The reply should hold only the lines below beginning at the one with "Participantes durante una sesión" and ending at the one with "Une jeune femme", copied exactly, with every picture left out.

Top of Stored data

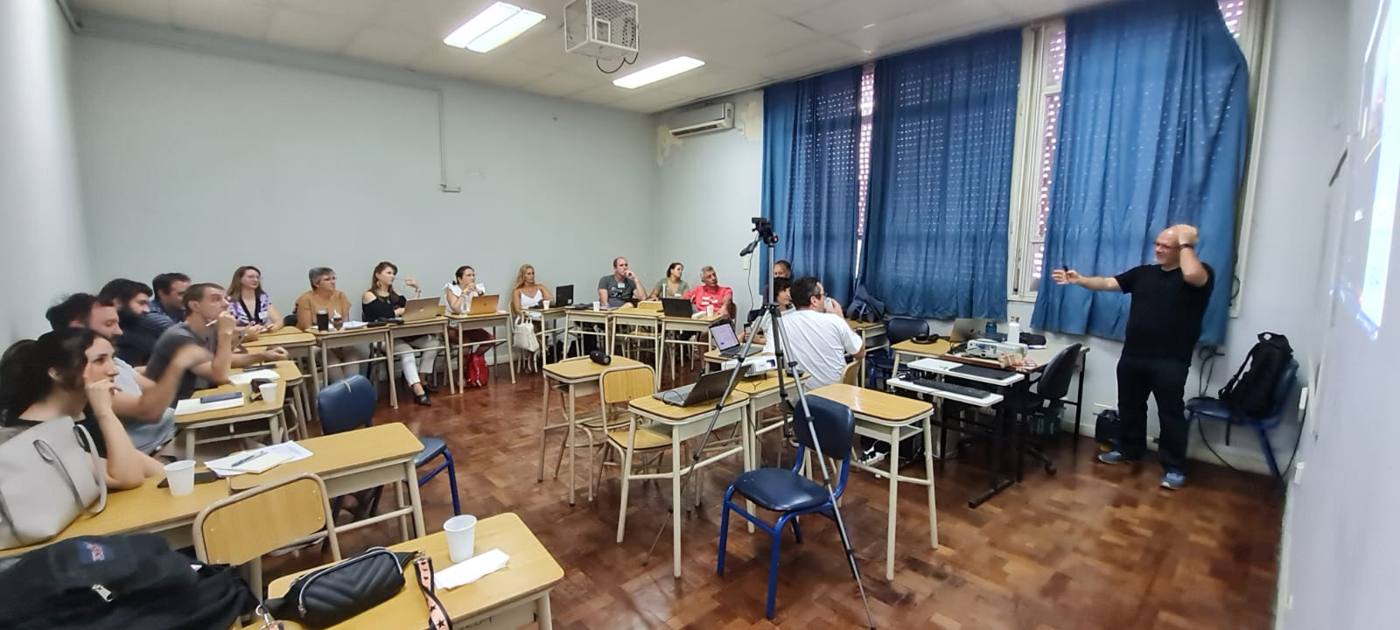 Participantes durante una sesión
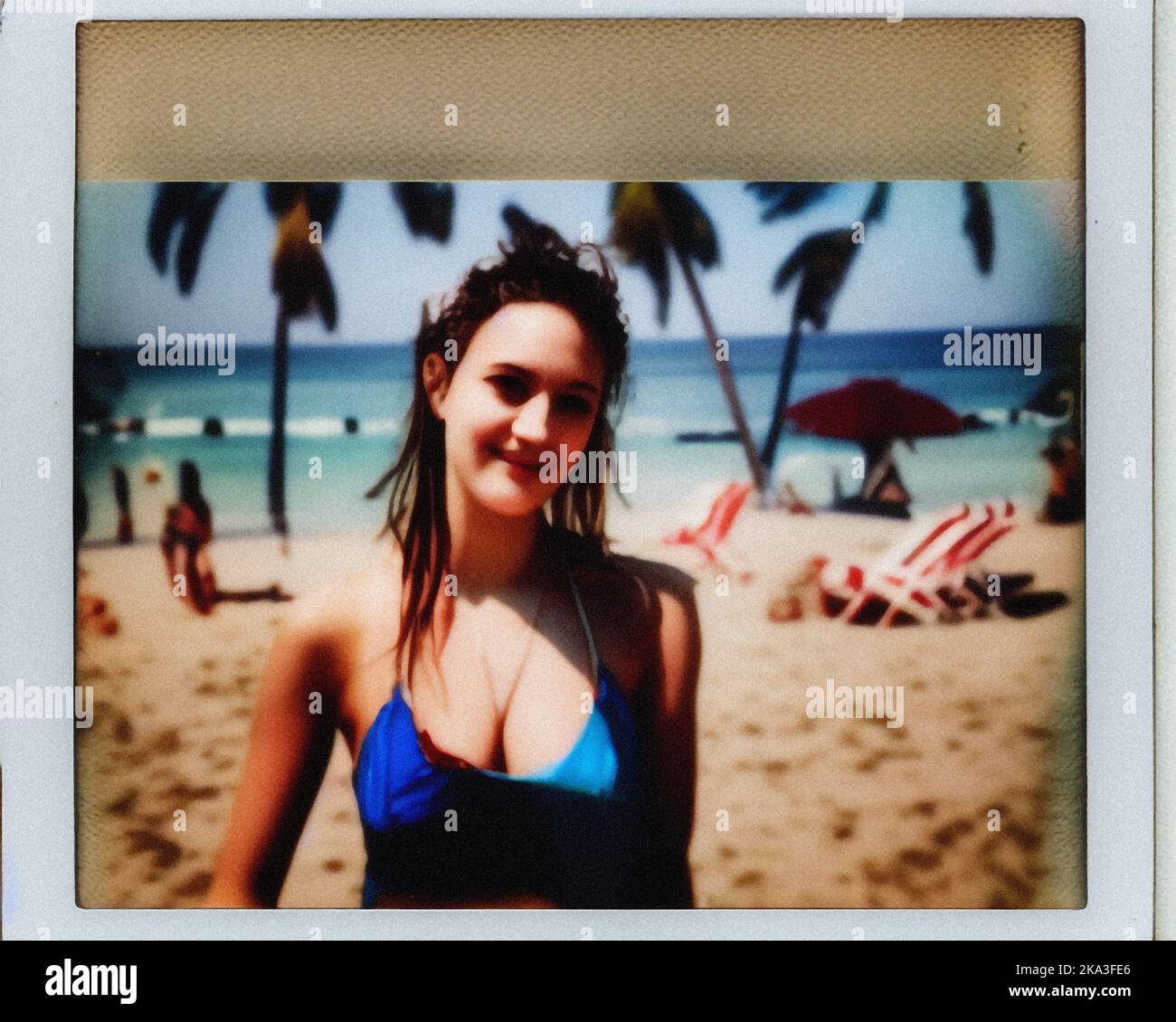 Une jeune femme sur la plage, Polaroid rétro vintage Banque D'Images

Bottom of Stored data
Top of Stored data

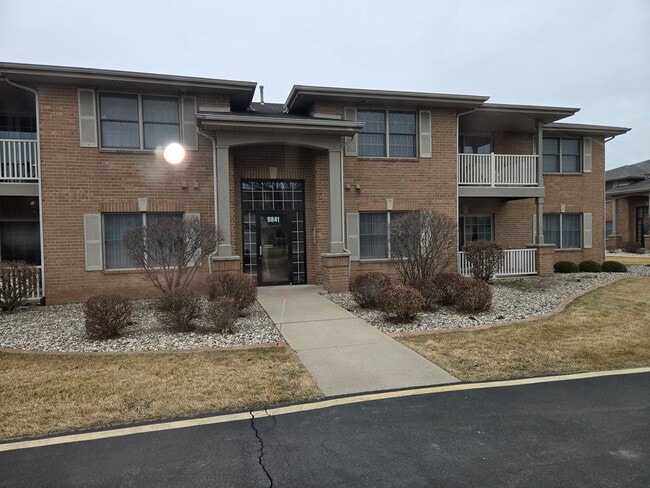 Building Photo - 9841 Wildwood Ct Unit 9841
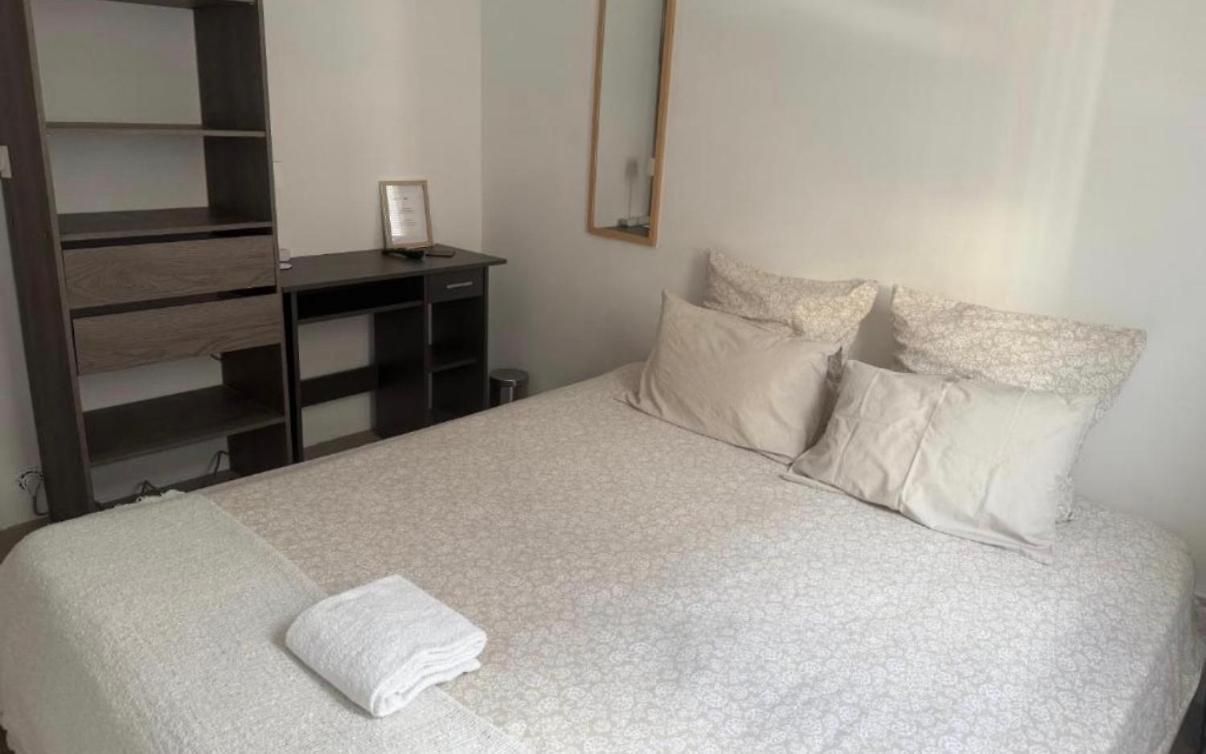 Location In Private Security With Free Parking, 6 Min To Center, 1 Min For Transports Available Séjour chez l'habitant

Bottom of Stored data

Response to this task -
 Participantes durante una sesión
 Une jeune femme sur la plage, Polaroid rétro vintage Banque D'Images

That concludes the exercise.